_WHAT NEEDS TO BE DONE_
Collect every line in the material below that contains the word "rock".

[TASK DATA start]

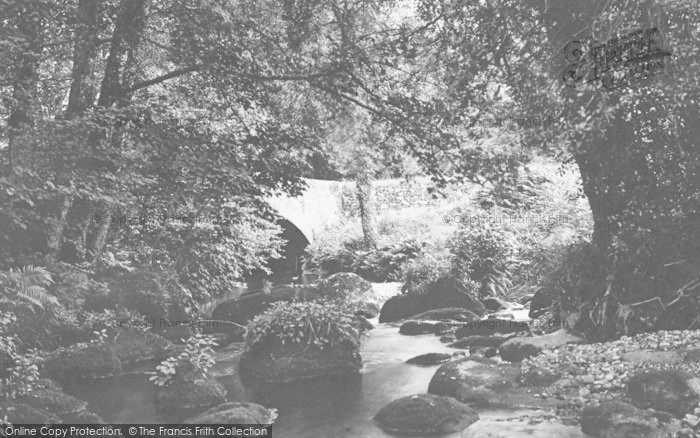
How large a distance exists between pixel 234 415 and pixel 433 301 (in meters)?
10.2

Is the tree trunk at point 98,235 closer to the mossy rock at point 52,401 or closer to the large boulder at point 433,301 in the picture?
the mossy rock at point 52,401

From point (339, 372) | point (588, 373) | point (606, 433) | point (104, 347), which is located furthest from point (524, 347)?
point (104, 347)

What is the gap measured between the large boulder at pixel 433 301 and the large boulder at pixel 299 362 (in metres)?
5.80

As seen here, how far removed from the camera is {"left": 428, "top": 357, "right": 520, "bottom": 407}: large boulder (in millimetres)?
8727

[TASK DATA end]
[TASK DATA start]

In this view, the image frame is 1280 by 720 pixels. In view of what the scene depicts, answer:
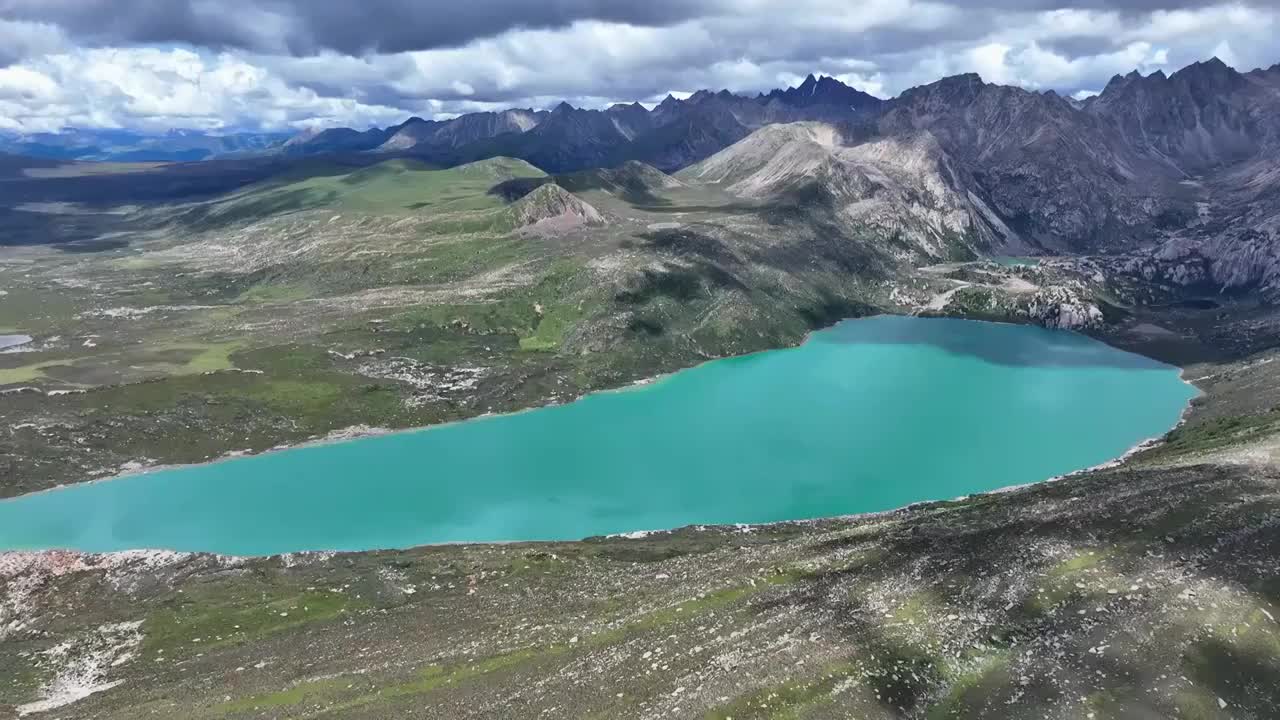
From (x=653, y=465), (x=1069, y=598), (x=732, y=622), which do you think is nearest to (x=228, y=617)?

[TASK DATA end]

_ANSWER_
Is the tree trunk at point 98,235 closer to the mossy rock at point 52,401 or closer to the large boulder at point 433,301 in the picture?
the mossy rock at point 52,401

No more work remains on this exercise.